**JOB**: Copy the rows word for word, beginning at the line that contains "Time of clock at [930,235,963,274]: 10:34" and ending after the line that contains "Time of clock at [265,428,317,478]: 10:08".

**DATA SECTION**:
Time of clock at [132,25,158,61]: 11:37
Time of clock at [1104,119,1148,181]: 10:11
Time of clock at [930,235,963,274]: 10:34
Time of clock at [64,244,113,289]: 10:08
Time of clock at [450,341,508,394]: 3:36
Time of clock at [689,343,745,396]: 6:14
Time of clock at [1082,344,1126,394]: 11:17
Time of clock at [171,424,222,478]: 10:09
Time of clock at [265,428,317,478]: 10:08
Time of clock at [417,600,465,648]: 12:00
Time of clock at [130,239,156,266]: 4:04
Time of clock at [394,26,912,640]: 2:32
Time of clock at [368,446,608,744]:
* * *
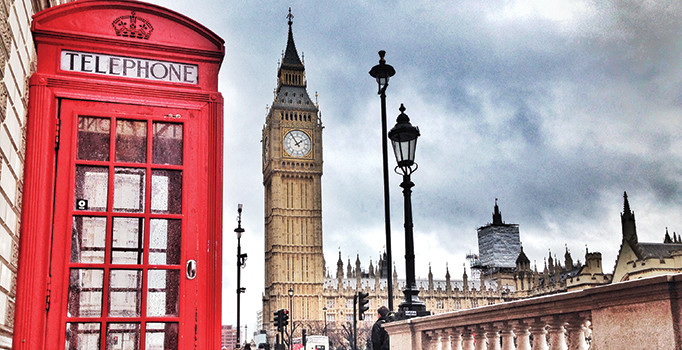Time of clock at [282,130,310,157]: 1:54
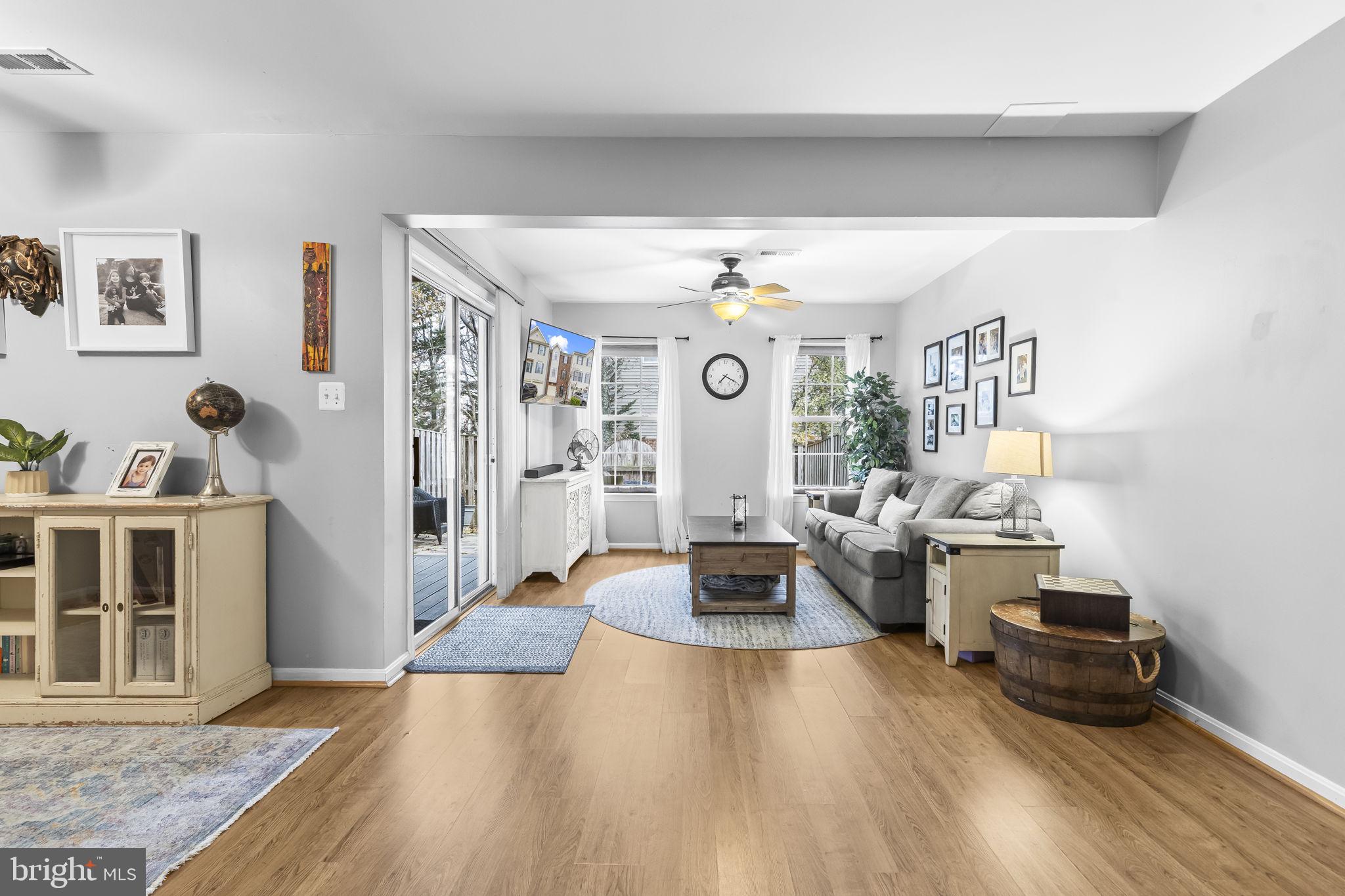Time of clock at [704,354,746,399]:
* * *
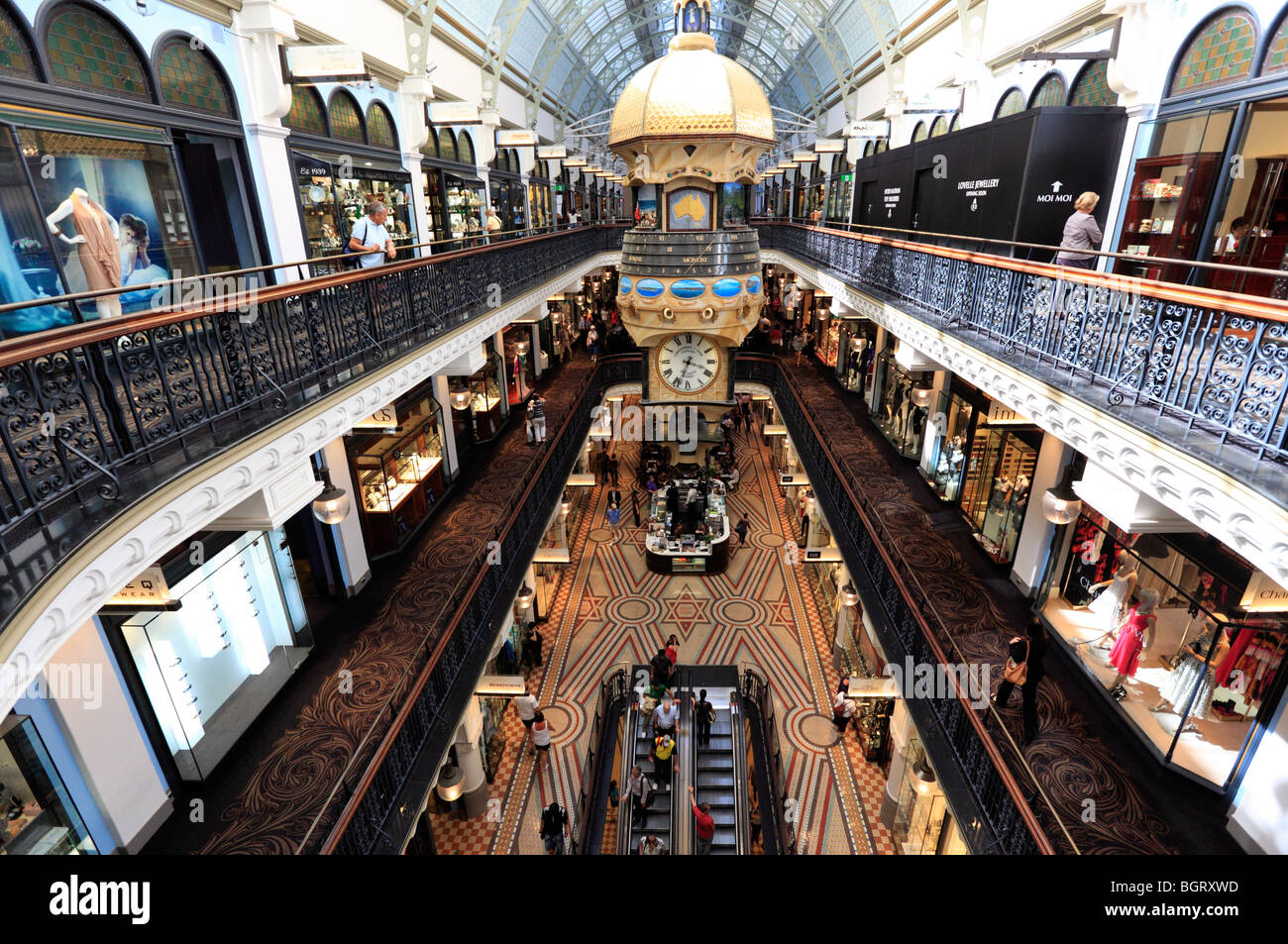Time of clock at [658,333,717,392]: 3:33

**FINAL RESULT**:
Time of clock at [930,235,963,274]: 10:34
Time of clock at [64,244,113,289]: 10:08
Time of clock at [450,341,508,394]: 3:36
Time of clock at [689,343,745,396]: 6:14
Time of clock at [1082,344,1126,394]: 11:17
Time of clock at [171,424,222,478]: 10:09
Time of clock at [265,428,317,478]: 10:08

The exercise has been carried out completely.